Companies that want to run traditional enterprise BI workloads but don’t want to involve a traditional data warehouse may be interested in the new Databricks SQL service that became generally available yesterday.
The Databricks SQL service, which was first unveiled in November 2020, brings the ANSI SQL standard to bear on data that’s stored in data lakes. The offering allows customers to bring their favorite query, visualizations, and dashboards via established BI tools like Tableau, PowerBI, and Looker, and run them atop data stored in data lakes on Amazon Web Services and Microsoft Azure (the company’s support for Google Cloud, which only became available 10 months ago, trails the two larger clouds).
Databricks SQL is a key component in the company’s ambition to construct a data lakehouse architecture that blends the best of data lakes, which are based on object storage systems, and traditional warehouses, including MPP-style, column-oriented relational databases.
By storing the unstructured data that’s typically used for AI projects alongside the more structured and refined data that is traditionally queried with BI tools, Databricks hopes to centralize data management processes and simplify data governance and quality enrichment tasks that so often trip up big data endeavors.

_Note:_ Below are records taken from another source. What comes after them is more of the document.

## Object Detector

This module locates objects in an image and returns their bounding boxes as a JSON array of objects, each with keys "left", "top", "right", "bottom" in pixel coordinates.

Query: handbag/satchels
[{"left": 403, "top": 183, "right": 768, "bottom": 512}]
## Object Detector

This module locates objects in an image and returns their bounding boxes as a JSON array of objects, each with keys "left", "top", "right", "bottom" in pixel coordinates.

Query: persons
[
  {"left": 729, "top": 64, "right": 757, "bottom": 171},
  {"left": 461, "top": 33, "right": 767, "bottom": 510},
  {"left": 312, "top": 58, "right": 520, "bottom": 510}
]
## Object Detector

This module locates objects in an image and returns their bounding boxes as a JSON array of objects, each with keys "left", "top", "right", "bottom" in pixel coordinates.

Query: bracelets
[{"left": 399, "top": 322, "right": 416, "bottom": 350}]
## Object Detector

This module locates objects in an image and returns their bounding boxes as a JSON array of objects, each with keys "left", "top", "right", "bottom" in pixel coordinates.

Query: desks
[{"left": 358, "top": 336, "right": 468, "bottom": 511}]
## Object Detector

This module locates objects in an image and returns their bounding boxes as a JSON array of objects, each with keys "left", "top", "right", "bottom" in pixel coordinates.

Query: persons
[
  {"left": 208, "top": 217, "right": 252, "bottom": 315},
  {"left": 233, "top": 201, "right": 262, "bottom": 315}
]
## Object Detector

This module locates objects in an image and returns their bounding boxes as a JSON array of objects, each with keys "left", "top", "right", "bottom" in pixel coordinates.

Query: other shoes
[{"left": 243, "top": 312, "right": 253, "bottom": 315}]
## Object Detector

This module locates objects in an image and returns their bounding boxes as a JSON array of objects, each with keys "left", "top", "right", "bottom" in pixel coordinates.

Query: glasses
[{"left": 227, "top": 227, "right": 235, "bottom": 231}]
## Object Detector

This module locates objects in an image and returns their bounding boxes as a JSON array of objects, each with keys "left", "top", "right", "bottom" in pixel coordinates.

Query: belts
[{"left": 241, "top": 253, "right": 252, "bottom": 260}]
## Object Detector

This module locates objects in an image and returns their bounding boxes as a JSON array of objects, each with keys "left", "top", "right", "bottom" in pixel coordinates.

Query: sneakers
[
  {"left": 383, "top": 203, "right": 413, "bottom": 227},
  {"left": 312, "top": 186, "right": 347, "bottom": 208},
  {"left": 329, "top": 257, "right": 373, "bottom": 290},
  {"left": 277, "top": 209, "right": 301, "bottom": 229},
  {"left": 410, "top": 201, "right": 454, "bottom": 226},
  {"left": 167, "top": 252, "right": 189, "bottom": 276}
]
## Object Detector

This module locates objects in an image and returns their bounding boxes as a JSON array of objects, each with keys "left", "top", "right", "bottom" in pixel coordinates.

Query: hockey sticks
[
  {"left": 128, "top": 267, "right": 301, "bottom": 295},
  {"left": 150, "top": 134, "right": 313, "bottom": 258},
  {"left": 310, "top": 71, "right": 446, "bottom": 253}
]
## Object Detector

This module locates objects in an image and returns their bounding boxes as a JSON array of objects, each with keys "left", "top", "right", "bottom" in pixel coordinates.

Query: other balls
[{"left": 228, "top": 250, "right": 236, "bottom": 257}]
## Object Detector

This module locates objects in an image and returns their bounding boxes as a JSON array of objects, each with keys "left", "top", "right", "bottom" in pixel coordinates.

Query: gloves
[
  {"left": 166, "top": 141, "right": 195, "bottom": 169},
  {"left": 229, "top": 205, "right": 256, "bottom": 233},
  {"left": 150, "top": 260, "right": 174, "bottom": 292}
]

“Historically, data teams had to resort to a bifurcated architecture to run traditional BI and analytics workloads, copying subsets of the data already stored in their data lake to a legacy data warehouse,” Databricks employees wrote in a blog post yesterday on the company’s website. “Unfortunately, this led to the lock-in, high costs and complex governance inherent in proprietary architectures.”
Spark SQL has been a popular open source query engine for BI workloads for many years, and it has certainly been used by Databricks in customer engagements. But Databricks SQL represents a path forward beyond Spark SQL’s roots into the world of industry standard ANSI SQL. Databricks aims to make the migration to the new query engine easy.
“We do this by switching out the default SQL dialect from Spark SQL to Standard SQL, augmenting it to add compatibility with existing data warehouses, and adding quality control for your SQL queries,” company employees wrote in a November 16 blog post announcing ANSI SQL as the default for the (then beta) Databricks SQL offering. “With the SQL standard, there are no surprises in behavior or unfamiliar syntax to look up and learn.”
With the non-standard syntax out of the way, one of the only remaining BI dragons to slay was performance. While users have been running SQL queries on data stored in object storage and S3-compatible blob stores for some time, performance has always been an issue. For the most demanding ad-hoc workloads, the conventional wisdom says, the performance and storage optimizations built into traditional column-oriented MPP databases have always delivered better response times. Even backers of data lake analytics, such as Dremio, have conceded this fact.
With Databricks SQL, the San Francisco company is attempting to smash that conventional wisdom to smithereens. Databricks released a benchmark result last month that saw the Databricks SQL service delivering 2.7x faster performance than Snowflake, with a 12x advantage in price-performance on the 100TB TPD-DS test.
“This result proves beyond any doubt that this is possible and achievable by the lakehouse architecture,” the company crowed. “Databricks has been rapidly developing full blown data warehousing capabilities directly on data lakes, bringing the best of both worlds in one data architecture dubbed the data lakehouse.”
(Snowflake, by the way, did not take that TPC-DS benchmark lying down. In a November 12 blog post titled “Industry Benchmarks and Competing with Integrity,” the company says it has avoided “engaging in benchmarking wars and making competitive performance claims divorced from real-world experiences.” The company also ran its own TPC-DS 100TB benchmark atop AWS infrastructure and–surprise!–found that its system outperformed Databricks by a significant margin. However, the results were not audited. )
Databricks has built a full analytics experience around Databricks SQL. The service includes a Data Explorer that lets users dive into their data, including any changes to the data, which are tracked via Delta tables. It also features integration with ETL tools, such as those from Fivetran.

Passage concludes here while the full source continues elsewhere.